• **Exercise passage**
====

For the next five months, Stillwell prayed with a Christian Science practitioner.

“She assured me that God was taking care of me, God was with me and that I could expect healing.”

Stillwell also took up the study of both the Bible and the book, Science and Health with Key to the Scriptures by Mary Baker Eddy, the founder of Christian Science.

She said the book, “explains the deep spiritual meaning of the Bible. The Bible is full of healing power, but if you read the letter and don’t grasp the spiritual essence of the lessons it teaches, healing may not be realized.

“When I first began to read [Science and Health], I didn’t understand any of it,” she continued. “I would cry and say, ‘If I don’t understand, how can I heal?’”

Stillwell said she spoke with her Christian Science practitioner daily, sometimes twice a day.

“I would speak to her of individuals in the Bible—such as David and Jacob—who, when they found themselves in harrowing circumstances, turned to God for healing, and their lives were redeemed. [The practitioner] said, ‘The same God that helped them is with you.’”

Miraculously—or not, depending on your viewpoint—Stillwell said that one day in late 1989 while reading an article in The Christian Science Journal, “about Divine Love, a synonym for God, my consciousness was flooded with love, I was so inspired by the article. The healing took place right then—it just happened in a few moments. [Divine Love] just seemed to go right into that area in my body where the problem seemed to be and removed it.”

Stillwell describes the removal of her cancer as a “mental surgery—very powerful, very gentle. I threw my head back and groaned. I was healed. I knew the cancer was gone. The doctor never saw me again.”

====

• **Work item**
Please continue the account of Stillwell's healing through Christian Science prayer, beginning right after its final sentence.

====

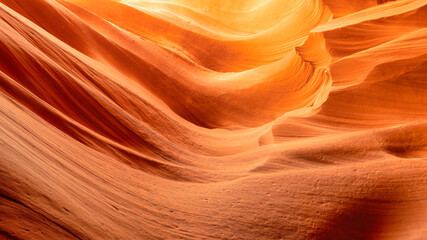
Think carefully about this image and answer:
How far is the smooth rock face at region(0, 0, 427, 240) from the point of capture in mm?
1363

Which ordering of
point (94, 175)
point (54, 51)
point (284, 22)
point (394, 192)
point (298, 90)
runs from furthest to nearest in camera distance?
point (284, 22) → point (298, 90) → point (54, 51) → point (394, 192) → point (94, 175)

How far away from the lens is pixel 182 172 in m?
2.04

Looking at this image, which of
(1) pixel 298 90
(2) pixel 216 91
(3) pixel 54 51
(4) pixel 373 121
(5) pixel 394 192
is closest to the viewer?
(5) pixel 394 192

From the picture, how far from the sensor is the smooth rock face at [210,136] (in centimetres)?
136

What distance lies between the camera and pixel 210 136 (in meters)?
3.07

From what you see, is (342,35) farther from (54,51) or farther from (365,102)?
(54,51)

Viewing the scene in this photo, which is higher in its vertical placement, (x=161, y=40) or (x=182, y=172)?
(x=161, y=40)

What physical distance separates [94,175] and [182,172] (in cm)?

====

• **Reply to the exercise**
“In its most basic sense Christian Science can be described as a Bible-based Christian religion founded in New England in the latter part of the 19th century,” said Eric Nelson, Northern California-based Christian Science media spokes-person, legislative advocate and health blogger. “But in its more profound sense I would describe it as a spiritual practice that has proven to me and a lot of others that I know that I can rely solely on prayer—that is, on my growing understanding of God and my relationship to him—for my health and general well-being.”

In a recent article he wrote for The Washington Times (go to http://tinyurl.com/healthescape to read the entire piece), Nelson compared Christian Science healing to the life-saving “escape fire” lit by a firefighter named Wag Dodge during a raging blaze in a gulch in Montana’s Helena National Forest in 1949.

“Desperate to find a way out, Dodge did something that, to others, must have seemed completely crazy,” wrote Nelson. “He reached into his pocket, took out a match, and set fire to the tall, dry grass in front of him. Within moments a path had been burned leading to a rocky ridge above—a makeshift buffer zone where Dodge was able to wait safely while the main fire burned around him.” None of the other firefighters with Dodge followed him, despite his encouragement, and they all died.

Nelson compares Dodge’s situation to that of Stillwell, whom he refers to as his “good friend who once found herself in a situation not unlike that faced by Wag Dodge and his fellow smokejumpers.” After briefly telling the story of how the despairing, cancer-stricken Stillwell came to be found in a coma by her husband, Nelson notes that “when she regained consciousness five days later, she realized that her original escape plan had failed; death was not an option.”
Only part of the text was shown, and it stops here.